Wie hem ziet spelen, vermoedt niet meteen een Braziliaan in hem. Zeker niet nu hij aansluiting met de Rode Duivels vond. ‘Hij heeft iets wat andere Brazilianen niet hebben.’

Er was een tijd dat Igor De Camargo door Racing Genk gewogen en te licht werd bevonden. Maar na passages bij Heusden Zolder en FC Brussels raakte hij nu bij Standard tot in de (ruime) selectie van de Rode Duivels voor de vriendschappelijke interland tegen Slovenië.

Getuigenissen over Igor De Belg, de beginjaren.
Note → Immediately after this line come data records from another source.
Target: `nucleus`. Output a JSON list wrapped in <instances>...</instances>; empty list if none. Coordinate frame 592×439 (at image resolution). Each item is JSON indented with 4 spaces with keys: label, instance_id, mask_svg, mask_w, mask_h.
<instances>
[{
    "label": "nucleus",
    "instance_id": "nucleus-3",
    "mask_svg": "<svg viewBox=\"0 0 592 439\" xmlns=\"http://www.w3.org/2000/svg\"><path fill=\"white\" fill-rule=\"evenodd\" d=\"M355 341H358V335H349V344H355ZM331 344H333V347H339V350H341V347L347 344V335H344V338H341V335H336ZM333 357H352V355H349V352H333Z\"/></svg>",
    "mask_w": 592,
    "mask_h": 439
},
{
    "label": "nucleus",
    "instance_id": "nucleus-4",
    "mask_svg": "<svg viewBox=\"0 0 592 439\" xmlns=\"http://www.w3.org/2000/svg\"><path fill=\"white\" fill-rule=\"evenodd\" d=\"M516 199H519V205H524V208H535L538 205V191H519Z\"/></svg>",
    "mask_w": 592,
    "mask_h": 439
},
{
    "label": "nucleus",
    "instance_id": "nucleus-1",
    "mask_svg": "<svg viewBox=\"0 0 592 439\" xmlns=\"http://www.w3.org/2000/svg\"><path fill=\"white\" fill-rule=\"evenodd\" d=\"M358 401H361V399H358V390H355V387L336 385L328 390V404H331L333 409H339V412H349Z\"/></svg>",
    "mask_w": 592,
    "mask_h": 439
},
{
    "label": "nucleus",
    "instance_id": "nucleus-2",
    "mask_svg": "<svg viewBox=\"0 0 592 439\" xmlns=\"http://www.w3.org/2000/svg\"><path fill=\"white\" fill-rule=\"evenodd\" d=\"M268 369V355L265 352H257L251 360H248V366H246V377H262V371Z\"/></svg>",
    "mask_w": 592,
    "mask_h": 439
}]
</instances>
Pierre Denier, assistent-trainer onder Sef Vergoossen en René Vandereycken bij Genk: “We lieten hem testen met de reserven op Charleroi en Robert Raes en ik zeiden meteen: aantrekken, want dit is uitzonderlijk goed. Hij is als spits heel goed in de omschakeling, zet zich goed tussen de tegenstrever en de bal. En hij heeft een geweldige detente, is sterk aan de bal, heel beweeglijk. Hij integreerde zich direct. Hij mocht af en toe meetrainen met de A-kern, maar in de andere periodes, als het niet hoefde, bleef hij óók komen. Ongevraagd kwam hij dan meedoen en wij lieten dat rustig toe. ’s Morgens trainde hij met de A-kern, ’s avonds met de B-kern. Zo is hij uiteindelijk in de A-kern geraakt. Hij liet zich niet doen op training en had daar af en toe discussies over met Koen Daerden. Hij liet zich gelden en ging er soms nogal stevig in.

“Misschien hebben wij hem als club – en ik wil niemand viseren – te snel laten gaan, hadden we hem beter verhuurd, maar ja, er was toen ook concurrentie met andere spitsen.
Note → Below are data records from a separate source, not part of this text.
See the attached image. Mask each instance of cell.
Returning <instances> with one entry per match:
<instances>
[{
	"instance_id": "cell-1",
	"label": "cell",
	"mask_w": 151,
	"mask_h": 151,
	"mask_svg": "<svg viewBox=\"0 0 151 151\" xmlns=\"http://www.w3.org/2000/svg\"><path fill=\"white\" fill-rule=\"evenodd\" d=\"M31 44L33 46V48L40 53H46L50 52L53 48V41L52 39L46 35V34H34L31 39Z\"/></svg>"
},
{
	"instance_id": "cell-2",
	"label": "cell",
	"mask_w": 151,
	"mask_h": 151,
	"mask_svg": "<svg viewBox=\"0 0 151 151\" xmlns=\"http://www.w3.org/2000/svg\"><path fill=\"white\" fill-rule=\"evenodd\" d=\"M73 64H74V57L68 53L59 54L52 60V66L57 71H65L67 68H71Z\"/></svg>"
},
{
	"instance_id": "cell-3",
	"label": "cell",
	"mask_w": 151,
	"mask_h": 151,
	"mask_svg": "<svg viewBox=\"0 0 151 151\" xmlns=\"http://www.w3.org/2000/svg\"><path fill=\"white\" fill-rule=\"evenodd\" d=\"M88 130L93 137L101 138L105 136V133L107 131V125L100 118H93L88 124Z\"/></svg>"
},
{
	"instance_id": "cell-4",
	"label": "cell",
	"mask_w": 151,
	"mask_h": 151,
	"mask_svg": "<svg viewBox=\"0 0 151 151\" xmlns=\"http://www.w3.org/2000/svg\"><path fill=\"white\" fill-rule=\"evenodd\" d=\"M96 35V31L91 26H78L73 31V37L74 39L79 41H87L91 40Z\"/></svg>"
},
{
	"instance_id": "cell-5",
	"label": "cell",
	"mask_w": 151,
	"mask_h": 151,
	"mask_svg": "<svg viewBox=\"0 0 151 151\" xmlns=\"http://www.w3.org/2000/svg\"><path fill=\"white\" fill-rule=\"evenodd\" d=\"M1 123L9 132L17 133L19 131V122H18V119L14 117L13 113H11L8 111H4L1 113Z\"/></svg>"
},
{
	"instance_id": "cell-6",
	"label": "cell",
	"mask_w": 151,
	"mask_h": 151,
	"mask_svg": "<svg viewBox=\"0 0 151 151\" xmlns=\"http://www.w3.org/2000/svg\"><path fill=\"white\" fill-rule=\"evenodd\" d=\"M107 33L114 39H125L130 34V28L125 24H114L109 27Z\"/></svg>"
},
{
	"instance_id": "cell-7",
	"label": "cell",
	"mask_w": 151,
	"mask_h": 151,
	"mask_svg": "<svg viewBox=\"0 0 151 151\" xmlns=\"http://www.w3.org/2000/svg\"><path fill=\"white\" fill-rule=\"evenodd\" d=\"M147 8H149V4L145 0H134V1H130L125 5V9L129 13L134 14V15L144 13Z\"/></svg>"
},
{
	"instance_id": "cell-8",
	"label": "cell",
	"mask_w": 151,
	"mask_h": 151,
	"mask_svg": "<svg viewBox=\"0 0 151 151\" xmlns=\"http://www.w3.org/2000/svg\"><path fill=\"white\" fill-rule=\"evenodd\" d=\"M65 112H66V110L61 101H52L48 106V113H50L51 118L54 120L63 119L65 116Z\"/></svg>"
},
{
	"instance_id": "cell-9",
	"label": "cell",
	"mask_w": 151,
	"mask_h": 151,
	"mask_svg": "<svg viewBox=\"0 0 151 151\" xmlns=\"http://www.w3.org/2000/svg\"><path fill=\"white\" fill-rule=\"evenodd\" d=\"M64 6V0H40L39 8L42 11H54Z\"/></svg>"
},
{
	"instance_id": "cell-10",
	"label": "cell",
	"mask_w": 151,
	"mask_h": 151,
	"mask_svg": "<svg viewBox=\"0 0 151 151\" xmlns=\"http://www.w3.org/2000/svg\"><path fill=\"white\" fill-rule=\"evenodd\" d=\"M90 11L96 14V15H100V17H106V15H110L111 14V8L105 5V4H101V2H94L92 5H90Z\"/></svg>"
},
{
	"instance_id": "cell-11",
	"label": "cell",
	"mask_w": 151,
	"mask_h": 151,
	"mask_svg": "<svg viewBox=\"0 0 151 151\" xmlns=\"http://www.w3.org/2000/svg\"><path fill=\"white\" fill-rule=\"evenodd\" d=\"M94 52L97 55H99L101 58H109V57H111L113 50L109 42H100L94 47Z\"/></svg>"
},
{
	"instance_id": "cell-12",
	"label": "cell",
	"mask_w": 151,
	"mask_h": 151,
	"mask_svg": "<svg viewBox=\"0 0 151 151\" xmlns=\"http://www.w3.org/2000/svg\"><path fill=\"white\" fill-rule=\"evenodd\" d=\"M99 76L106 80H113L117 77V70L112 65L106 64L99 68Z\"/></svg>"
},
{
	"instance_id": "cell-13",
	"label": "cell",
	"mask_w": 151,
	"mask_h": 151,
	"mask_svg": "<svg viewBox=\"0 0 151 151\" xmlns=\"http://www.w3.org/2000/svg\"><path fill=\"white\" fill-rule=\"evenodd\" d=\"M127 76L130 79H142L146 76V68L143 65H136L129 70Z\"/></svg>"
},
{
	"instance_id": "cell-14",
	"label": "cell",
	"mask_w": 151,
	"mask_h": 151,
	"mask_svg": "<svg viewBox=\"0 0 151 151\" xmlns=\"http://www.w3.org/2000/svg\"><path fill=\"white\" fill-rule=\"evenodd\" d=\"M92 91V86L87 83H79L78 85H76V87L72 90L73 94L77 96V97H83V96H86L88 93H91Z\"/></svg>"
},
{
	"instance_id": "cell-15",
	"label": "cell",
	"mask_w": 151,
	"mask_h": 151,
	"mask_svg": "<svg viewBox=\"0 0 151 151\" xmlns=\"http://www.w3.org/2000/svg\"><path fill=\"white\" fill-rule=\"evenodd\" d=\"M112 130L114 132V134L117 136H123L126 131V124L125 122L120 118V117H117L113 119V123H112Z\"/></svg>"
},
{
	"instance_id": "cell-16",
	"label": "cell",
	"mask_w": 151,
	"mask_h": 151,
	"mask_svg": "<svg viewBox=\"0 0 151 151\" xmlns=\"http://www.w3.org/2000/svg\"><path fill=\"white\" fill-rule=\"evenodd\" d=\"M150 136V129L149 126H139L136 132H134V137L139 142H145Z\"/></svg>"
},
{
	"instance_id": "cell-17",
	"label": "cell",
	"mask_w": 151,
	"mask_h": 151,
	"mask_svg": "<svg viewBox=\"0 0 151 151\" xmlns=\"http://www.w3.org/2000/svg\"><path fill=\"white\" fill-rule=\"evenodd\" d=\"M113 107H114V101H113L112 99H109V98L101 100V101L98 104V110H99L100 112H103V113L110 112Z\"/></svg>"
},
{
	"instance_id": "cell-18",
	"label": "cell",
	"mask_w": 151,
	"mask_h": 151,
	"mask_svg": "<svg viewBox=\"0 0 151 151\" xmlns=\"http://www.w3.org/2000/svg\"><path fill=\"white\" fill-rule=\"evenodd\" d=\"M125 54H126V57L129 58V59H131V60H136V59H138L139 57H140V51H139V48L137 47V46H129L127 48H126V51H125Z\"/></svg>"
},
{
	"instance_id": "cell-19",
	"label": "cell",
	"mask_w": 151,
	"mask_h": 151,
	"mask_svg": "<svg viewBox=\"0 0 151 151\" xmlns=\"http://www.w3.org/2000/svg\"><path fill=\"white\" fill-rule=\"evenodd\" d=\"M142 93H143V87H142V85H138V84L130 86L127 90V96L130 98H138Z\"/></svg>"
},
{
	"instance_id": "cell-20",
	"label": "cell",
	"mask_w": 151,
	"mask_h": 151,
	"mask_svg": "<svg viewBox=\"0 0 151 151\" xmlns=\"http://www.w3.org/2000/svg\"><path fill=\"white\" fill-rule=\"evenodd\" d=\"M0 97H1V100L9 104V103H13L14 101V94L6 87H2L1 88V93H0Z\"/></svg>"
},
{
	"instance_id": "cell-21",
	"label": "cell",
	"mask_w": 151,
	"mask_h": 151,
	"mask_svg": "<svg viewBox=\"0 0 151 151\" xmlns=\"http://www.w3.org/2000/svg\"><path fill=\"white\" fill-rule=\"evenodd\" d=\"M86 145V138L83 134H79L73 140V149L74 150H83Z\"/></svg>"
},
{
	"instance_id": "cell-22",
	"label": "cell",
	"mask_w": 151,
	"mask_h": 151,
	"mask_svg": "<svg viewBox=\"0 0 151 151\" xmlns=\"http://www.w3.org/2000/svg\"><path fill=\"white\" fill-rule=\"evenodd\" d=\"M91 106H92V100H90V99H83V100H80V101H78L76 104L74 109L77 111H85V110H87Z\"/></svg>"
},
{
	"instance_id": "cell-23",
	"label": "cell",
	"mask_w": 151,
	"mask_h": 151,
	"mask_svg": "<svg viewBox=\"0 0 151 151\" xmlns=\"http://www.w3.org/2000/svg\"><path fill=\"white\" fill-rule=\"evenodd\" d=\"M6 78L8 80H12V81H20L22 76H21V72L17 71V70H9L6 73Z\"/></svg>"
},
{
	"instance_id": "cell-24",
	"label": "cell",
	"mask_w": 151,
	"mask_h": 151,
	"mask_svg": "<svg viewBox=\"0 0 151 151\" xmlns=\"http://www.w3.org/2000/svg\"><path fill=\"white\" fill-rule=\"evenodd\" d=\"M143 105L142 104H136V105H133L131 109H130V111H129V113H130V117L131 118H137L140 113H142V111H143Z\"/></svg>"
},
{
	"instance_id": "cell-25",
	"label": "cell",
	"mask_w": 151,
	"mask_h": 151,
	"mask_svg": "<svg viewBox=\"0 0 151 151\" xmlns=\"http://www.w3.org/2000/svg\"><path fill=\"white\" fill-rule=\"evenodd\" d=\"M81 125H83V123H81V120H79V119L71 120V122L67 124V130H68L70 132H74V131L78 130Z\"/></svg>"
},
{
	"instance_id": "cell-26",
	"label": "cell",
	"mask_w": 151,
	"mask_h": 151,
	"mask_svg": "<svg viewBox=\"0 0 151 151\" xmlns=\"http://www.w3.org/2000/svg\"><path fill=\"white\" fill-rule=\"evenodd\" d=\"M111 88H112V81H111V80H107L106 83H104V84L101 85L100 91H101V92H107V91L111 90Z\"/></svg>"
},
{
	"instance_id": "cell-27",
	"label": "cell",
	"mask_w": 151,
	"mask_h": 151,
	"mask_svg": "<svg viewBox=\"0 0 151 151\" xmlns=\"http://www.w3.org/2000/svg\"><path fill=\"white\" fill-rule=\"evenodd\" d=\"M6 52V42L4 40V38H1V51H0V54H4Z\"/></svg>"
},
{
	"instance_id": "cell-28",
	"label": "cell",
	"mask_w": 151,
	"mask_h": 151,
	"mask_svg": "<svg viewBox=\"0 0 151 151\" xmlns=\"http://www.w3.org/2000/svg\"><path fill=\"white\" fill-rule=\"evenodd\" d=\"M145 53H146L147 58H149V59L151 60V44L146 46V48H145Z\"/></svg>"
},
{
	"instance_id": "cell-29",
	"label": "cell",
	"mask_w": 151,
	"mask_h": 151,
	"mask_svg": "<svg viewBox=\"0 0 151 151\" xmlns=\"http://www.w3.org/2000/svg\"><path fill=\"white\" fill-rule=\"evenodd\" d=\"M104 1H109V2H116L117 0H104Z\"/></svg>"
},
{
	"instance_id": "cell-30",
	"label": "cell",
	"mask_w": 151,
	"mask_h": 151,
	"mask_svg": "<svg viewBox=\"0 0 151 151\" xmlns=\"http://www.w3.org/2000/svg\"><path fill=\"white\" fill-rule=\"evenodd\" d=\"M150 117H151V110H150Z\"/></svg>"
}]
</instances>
“Ik doe pr-werk voor de club en als we dan ergens naartoe moesten, een school of bij mensen met een handicap, en ik vond niet direct een speler, dan was hij altijd bereid om mee te gaan.”

Peter Balette, zijn trainer bij Heusden-Zolder: “Igor was toen hij bij Heusden-Zolder kwam nog jong en misschien iets te weinig volgroeid om de aanval in Genk te kunnen leiden. Heusden-Zolder was voor hem een wipplank om aan meer speelminuten in de eerste klasse te komen. De mensen van Genk konden hem vaak aan het werk zien. Je zag dat er nog rek op zat. Maar het was nog een jong veulen op training en in wedstrijden. Hij was op training in positiespel altijd de man die de klappen uitdeelde in plaats van de verdedigers. Eén brok energie. Hij was een heel dynamische speler. Ik herinner mij dat hij er op training als aanvaller soms zo in vloog dat de oudere spelers kwamen zeggen dat hij toch voorzichtiger moest zijn. Hij was in die tijd onbesuisd. Dat energieke en onstuimige was aanwezig. Dat maakte ook dat hij heel hevig was een-tegen-een.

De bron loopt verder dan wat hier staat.